Docker save images: image tarball has symlinks between layers?

docker

(Pindroposakhi) #1

Setup:


Containers: 0
 Running: 0
 Paused: 0
 Stopped: 0
Images: 516
Server Version: 18.03.1-ce
Storage Driver: overlay2
 Backing Filesystem: extfs
 Supports d_type: true
 Native Overlay Diff: true
Logging Driver: json-file
Cgroup Driver: cgroupfs
Plugins:
 Volume: local
 Network: bridge host macvlan null overlay
 Log: awslogs fluentd gcplogs gelf journald json-file logentries splunk syslog
Swarm: inactive
Runtimes: runc
Default Runtime: runc
Init Binary: docker-init
containerd version: 773c489c9c1b21a6d78b5c538cd395416ec50f88
runc version: 4fc53a81fb7c994640722ac585fa9ca548971871
init version: 949e6fa
Security Options:
 apparmor
 seccomp
  Profile: default
Kernel Version: 4.4.0-1060-aws
Operating System: Ubuntu 16.04.4 LTS
OSType: linux
Architecture: x86_64
CPUs: 4
Total Memory: 15.67GiB
Name: ip-10-60-5-65
ID: VJPH:S4RT:BP2J:D4AF:AF7L:ZJVP:QS7Y:YOSL:QPAC:EVMY:GCEW:JVA5
Docker Root Dir: /home/ubuntu/data/docker
Debug Mode (client): false
Debug Mode (server): false
Registry: https://index.docker.io/v1/
Labels:
Experimental: false
Insecure Registries:
 127.0.0.0/8
Live Restore Enabled: false

WARNING: No swap limit support

Scenario:

We’ve got an automated docker build process that runs every few hours, feeds in new data files to the build using --build-arg, and creates a new image, tags it, and it as a tarball via docker save $IMAGE:$TAG | gzip > image.tgz.

For our use case, we have to publish the image to our own registry without using the docker daemon, so we’ve hand-rolled our own solution that unpacks the tarball and publishes each layer one-by-one. The untarred layers in the image each have a layer.tar file in them.

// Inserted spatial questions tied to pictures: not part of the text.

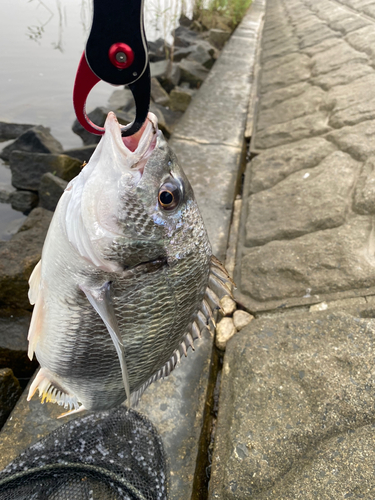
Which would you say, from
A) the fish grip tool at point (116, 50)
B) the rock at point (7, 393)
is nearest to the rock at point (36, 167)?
the rock at point (7, 393)

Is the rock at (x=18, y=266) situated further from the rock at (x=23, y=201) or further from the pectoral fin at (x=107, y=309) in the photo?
the rock at (x=23, y=201)

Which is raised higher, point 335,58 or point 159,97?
point 335,58

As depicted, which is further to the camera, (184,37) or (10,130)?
(184,37)

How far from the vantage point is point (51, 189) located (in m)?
3.66

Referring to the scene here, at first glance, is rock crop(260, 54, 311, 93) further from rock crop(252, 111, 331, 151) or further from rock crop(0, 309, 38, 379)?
rock crop(0, 309, 38, 379)

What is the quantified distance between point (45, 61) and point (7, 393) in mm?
8428

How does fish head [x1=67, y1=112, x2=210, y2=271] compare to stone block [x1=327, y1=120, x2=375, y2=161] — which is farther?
stone block [x1=327, y1=120, x2=375, y2=161]

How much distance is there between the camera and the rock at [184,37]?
34.7ft

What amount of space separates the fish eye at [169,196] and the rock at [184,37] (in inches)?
430

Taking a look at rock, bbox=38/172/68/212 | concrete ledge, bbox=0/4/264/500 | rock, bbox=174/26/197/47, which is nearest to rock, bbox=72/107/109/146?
concrete ledge, bbox=0/4/264/500

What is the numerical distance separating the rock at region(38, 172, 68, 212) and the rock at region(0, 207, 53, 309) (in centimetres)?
94

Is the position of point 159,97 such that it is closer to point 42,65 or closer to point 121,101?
point 121,101

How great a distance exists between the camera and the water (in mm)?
6238

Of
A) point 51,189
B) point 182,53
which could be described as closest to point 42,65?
point 182,53
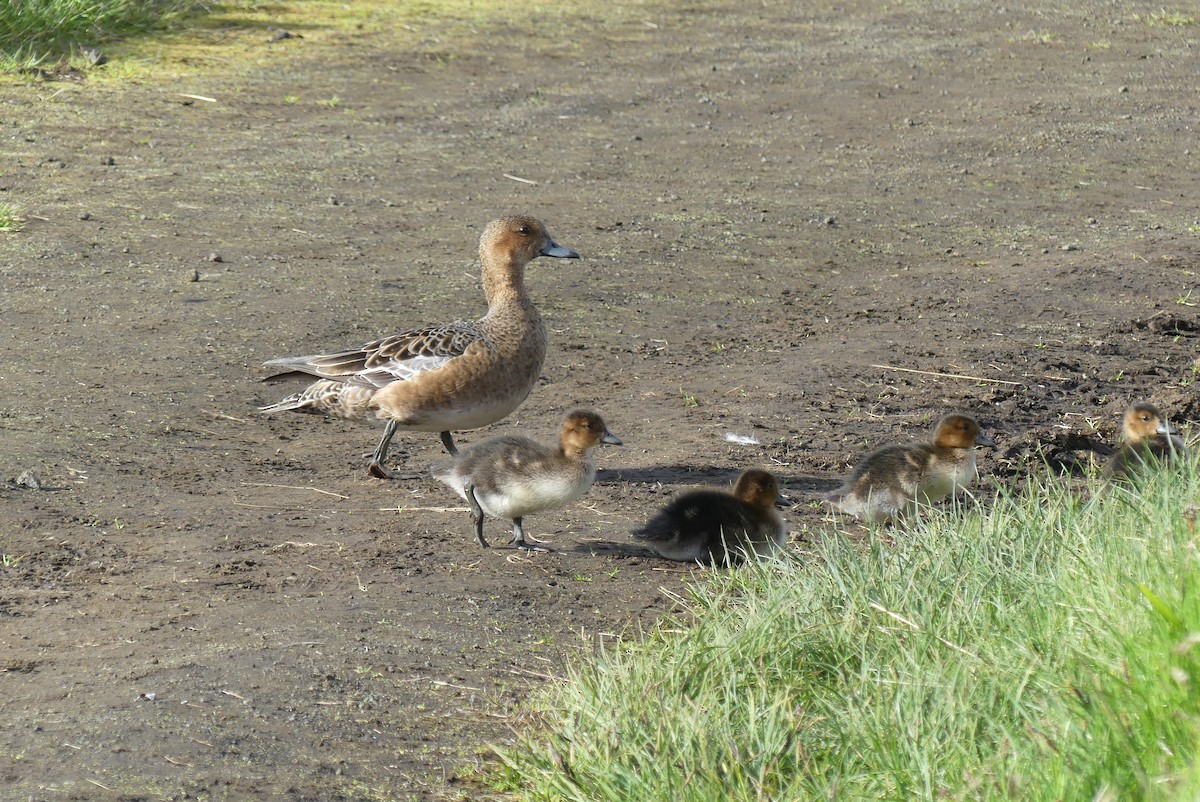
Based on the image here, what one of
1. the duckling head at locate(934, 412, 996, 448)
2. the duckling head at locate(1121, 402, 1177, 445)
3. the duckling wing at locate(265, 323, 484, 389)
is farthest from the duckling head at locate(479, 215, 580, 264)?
the duckling head at locate(1121, 402, 1177, 445)

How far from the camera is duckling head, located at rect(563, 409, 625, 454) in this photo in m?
→ 6.24

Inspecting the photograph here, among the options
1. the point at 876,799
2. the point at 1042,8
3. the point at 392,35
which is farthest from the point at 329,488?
the point at 1042,8

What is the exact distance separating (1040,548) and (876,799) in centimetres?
156

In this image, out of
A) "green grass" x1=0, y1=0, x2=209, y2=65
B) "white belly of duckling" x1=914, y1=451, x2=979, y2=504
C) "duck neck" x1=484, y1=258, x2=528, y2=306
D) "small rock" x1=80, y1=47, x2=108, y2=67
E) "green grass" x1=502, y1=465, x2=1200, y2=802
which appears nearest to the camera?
"green grass" x1=502, y1=465, x2=1200, y2=802

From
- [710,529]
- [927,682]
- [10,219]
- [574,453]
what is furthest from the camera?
[10,219]

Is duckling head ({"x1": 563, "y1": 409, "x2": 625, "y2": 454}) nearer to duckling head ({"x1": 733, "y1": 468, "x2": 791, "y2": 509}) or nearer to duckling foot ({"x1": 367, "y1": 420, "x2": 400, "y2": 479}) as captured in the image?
duckling head ({"x1": 733, "y1": 468, "x2": 791, "y2": 509})

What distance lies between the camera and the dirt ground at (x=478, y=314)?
491cm

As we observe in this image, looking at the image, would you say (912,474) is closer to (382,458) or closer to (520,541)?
(520,541)

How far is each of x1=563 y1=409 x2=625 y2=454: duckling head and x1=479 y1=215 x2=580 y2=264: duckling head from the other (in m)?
1.85

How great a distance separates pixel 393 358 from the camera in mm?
7246

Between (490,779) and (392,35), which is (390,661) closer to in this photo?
(490,779)

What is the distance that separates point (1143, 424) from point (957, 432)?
0.92 meters

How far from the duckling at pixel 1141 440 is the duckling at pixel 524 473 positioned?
215 centimetres

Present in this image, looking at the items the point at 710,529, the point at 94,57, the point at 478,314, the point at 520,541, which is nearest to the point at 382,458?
the point at 520,541
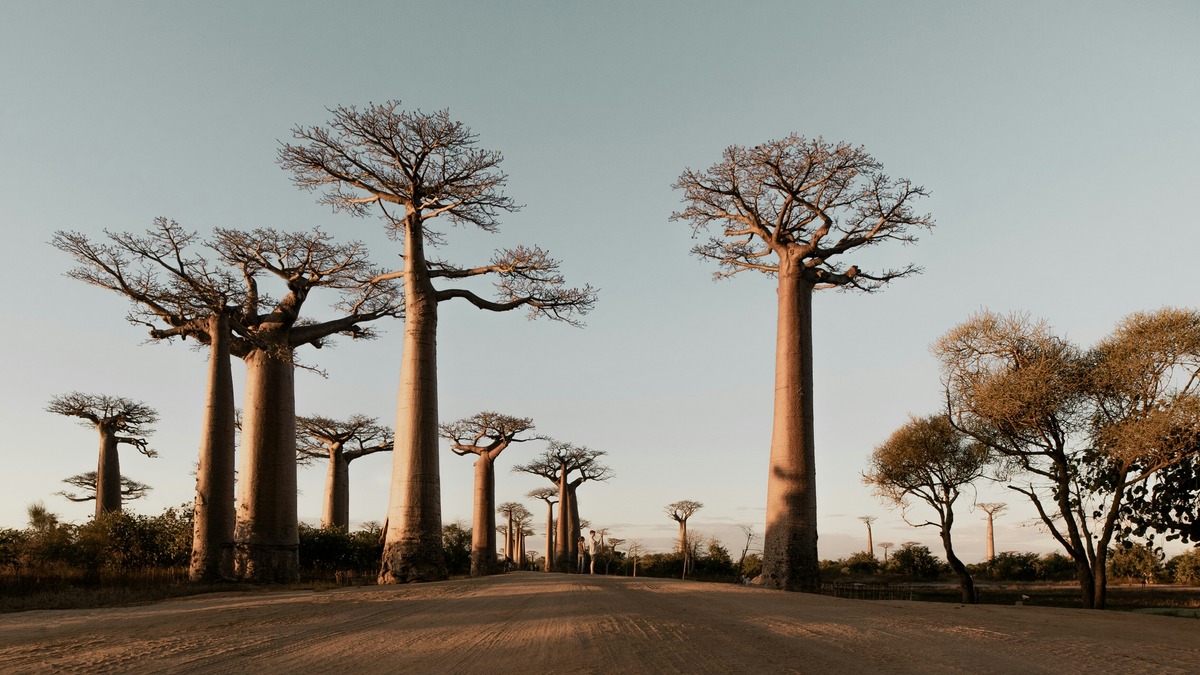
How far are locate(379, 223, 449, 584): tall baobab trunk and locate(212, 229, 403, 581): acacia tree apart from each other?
13.6 ft

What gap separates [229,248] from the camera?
65.0ft

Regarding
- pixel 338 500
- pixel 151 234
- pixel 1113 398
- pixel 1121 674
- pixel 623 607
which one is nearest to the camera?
pixel 1121 674

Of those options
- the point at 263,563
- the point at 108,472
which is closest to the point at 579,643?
the point at 263,563

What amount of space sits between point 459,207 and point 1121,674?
17.3 meters

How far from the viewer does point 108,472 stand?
33312mm

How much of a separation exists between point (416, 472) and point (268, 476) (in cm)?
525

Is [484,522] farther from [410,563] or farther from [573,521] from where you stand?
[410,563]

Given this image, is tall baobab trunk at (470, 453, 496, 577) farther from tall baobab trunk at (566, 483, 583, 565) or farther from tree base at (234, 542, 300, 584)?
tree base at (234, 542, 300, 584)

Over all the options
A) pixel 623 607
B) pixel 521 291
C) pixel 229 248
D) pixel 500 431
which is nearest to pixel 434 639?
pixel 623 607

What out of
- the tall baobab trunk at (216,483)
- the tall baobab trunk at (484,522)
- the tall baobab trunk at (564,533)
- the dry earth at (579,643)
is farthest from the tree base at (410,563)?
the tall baobab trunk at (564,533)

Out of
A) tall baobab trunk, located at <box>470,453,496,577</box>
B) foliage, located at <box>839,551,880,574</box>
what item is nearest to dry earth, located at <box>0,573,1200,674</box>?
tall baobab trunk, located at <box>470,453,496,577</box>

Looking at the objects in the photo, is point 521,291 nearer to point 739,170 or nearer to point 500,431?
point 739,170

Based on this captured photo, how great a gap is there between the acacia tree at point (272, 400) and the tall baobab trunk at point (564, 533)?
85.5ft

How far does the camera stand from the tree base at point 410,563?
1631cm
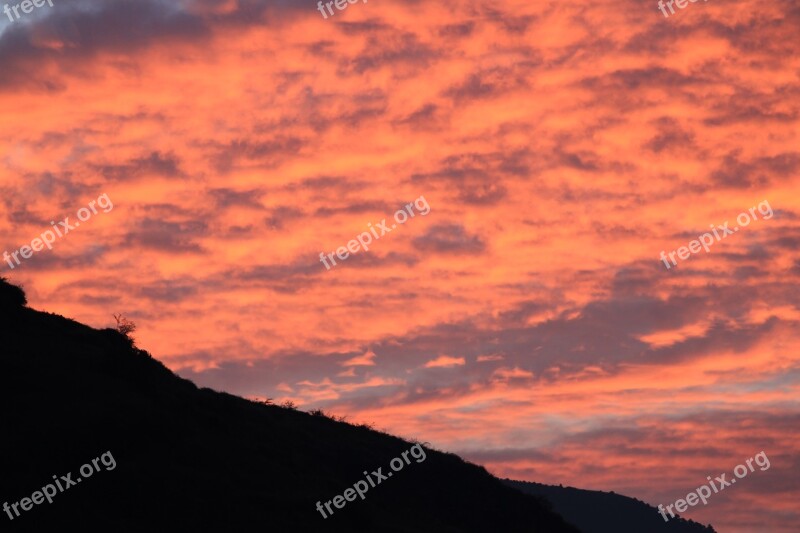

In recent weeks, without any change to the underlying Dockerfile, we’ve noticed that one of those $LAYERNAME/layer.tar files symlink to a $OTHERLAYERNAME/layer.tar in a previous layer. Specifically, the final layer in the manifest.json file has a tar file that symlinks to a tar file a few layers prior to this final one (in the ordering in manifest.json).

Ex: (output truncated)

$ ls -al $(find . | grep tar)
-rw-r--r--  1 ubuntu  1718279092   2.0K Jun  3 22:32 ./77ff53ee0f3089958822132855087fc29fbf1c55aa87ace208bd4afd9c420898/layer.tar
lrwxr-xr-x  1 ubuntu  1718279092    77B Jun  4 16:03 ./96eace2f03af5a2b3a715dd77590c2cd33e35cb86af84461fd5440a48605cd29/layer.tar@ -> ../77ff53ee0f3089958822132855087fc29fbf1c55aa87ace208bd4afd9c420898/layer.tar

The Dockerfile does nothing special, we simply base off ubuntu:16.04, install python and some other libraries, copy in some data files, and finally set up an entrypoint script to setup a server to serve information from the data files. However, we have been unable to write Dockerfiles following the same pattern that replicate this symlinking behavior.

Questions:

  1. Where in the docker source code does it decide if a layer should create a new layer.tar?
  2. How can I write a Dockerfile in such a way that I could replicate this scenario?
  3. Is this effect a facet of layer caching?
  4. Is there a production-ready solution out there for pushing a docker tarball layer-by-layer to a private registry without using the docker daemon?